After more than 35 years of operation, TBI is closing its doors and our website will no longer be updated daily. Thank you for all of your support.
Netflix, CBC adapting Anne of Green Gables
Streaming service Netflix and Canadian pubcaster CBC are hooking up on their second scripted coproduction, this time working up a version of a classic novel.
The pair has given the greenlight to ANNE, which is based on Lucy Maud Montgomery’s novel Anne of Green Gables.
A separate, younger-skewing version of the book, titled Lucy Maud Montgomery’s Anne of Green Gables and for kids network YTV, debuted in Canada earlier this year and is being sold internationallly by Breakthrough Entertainment.

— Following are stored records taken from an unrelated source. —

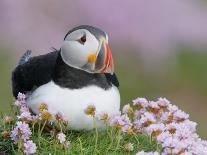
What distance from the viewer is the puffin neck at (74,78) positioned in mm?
6090

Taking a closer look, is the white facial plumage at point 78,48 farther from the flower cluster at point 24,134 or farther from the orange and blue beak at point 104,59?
the flower cluster at point 24,134

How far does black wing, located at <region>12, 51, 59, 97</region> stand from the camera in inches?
247

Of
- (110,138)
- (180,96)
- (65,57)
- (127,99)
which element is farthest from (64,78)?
(180,96)

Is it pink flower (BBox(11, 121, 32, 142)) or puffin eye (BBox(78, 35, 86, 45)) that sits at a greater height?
puffin eye (BBox(78, 35, 86, 45))

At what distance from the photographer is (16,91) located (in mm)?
6707

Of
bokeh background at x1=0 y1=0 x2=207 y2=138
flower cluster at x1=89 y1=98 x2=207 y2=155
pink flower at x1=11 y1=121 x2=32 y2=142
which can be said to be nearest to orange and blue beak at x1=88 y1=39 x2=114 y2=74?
flower cluster at x1=89 y1=98 x2=207 y2=155

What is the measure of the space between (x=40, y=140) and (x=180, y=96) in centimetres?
542

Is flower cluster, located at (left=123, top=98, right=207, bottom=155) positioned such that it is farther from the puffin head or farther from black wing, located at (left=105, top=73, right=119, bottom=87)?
the puffin head

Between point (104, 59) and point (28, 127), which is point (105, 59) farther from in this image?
point (28, 127)

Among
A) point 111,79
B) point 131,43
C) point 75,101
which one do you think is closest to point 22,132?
point 75,101

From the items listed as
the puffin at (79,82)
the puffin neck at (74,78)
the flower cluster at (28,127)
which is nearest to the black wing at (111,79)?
the puffin at (79,82)

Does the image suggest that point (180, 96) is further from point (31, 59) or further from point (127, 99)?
point (31, 59)

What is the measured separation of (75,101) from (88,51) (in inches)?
14.7

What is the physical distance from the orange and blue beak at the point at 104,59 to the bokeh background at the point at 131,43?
173 inches
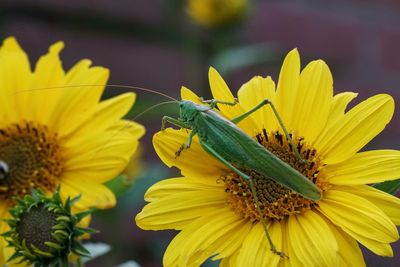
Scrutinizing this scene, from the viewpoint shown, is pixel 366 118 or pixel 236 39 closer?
pixel 366 118

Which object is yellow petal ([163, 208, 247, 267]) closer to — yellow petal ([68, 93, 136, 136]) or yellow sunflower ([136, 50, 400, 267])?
yellow sunflower ([136, 50, 400, 267])

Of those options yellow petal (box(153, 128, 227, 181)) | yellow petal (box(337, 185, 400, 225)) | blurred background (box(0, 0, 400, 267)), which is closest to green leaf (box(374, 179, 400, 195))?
yellow petal (box(337, 185, 400, 225))

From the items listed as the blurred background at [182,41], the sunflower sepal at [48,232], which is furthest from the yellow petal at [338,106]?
the blurred background at [182,41]

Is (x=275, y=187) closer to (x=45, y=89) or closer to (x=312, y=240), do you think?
(x=312, y=240)

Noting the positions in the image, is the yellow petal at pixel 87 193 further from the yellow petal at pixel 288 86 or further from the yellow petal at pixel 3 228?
the yellow petal at pixel 288 86

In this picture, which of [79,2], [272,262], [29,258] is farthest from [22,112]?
[79,2]

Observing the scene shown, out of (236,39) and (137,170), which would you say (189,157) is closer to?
(137,170)
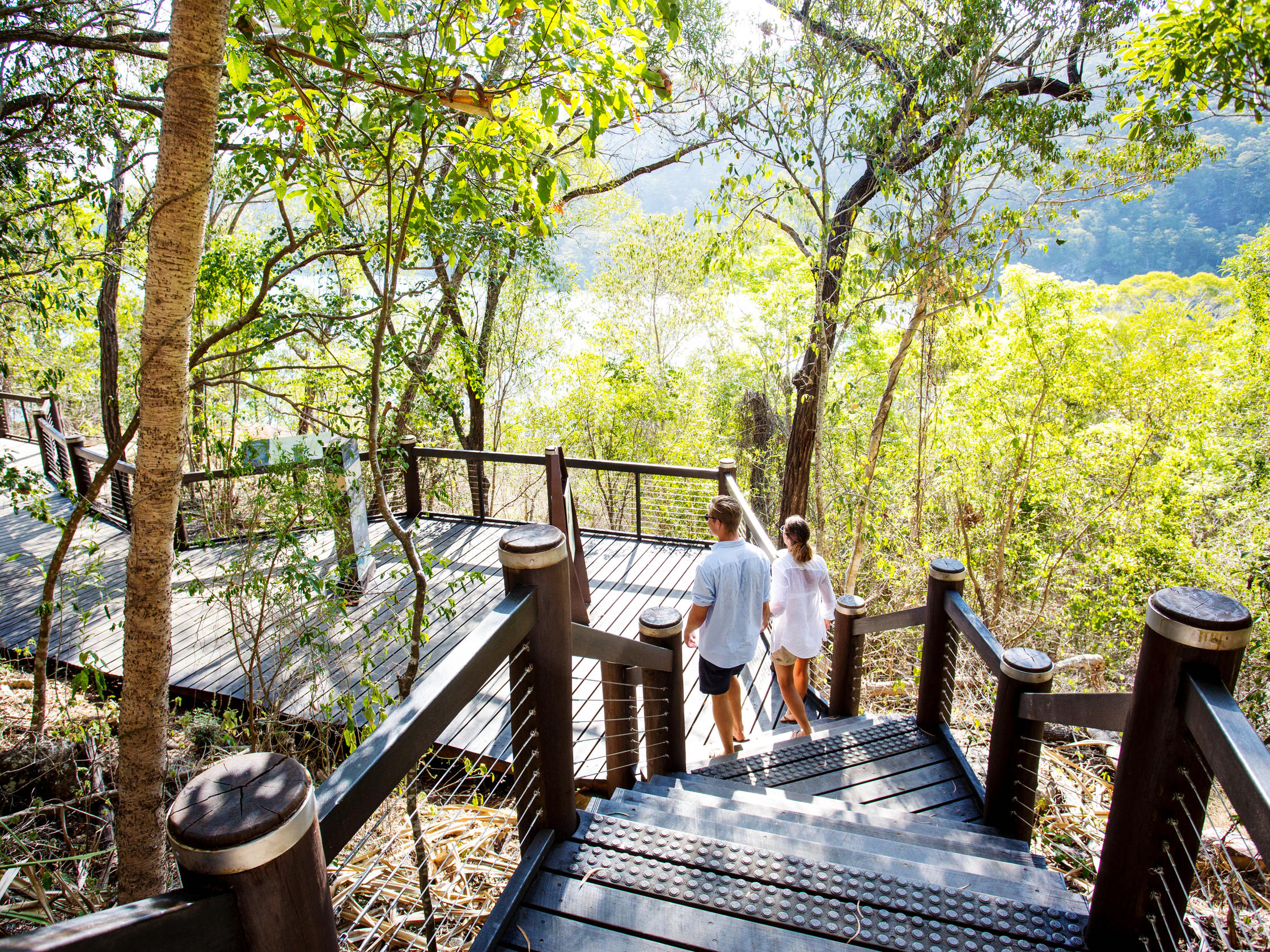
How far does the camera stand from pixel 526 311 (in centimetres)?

This comes soon after they partnered to create Alias Grace, a six-part miniseries based on a Margaret Atwood novel of the same name. That show is in production this month.
Both co-commissions mark a significant thawing of relations between Netflix and CBC, with the pubcaster in July 2014 demanding the streamer be forced to invest in local content.
Netflix will stream ANNE globally next year, with CBC playing it on Canadian linear TV. It will kick off with a two-hour special episode from director Niki Caro (Whale Rider).
Moira Walley-Beckett (Breaking Bad) and Miranda de Pencier will showrun, with production falling under the latter’s banner, Northwood Entertainment. The pair developed the series and are executive producers, alongside Alison Owen (Saving Mr. Banks) and Devra Howard (Bridget Jones Diary).
Walley-Beckett is writing the first season, with production set to begin in September in Canada. Susan Murdoch is producer.
ANNE centres on an orphaned girl, Anne Shirley, in 1890, who is mistakenly sent to live with an elderly spinster and ends u[p transforming the small town they live in through her imagination, spirit and intellect.
“Anne Shirley is one of Canada’s greatest gifts to the world, known and loved internationally, so we’re thrilled to be working with the CBC and Northwood to bring this charismatic character to both new and old fans around the world,” said Elizabeth Bradley, Netflix’s vice president of content.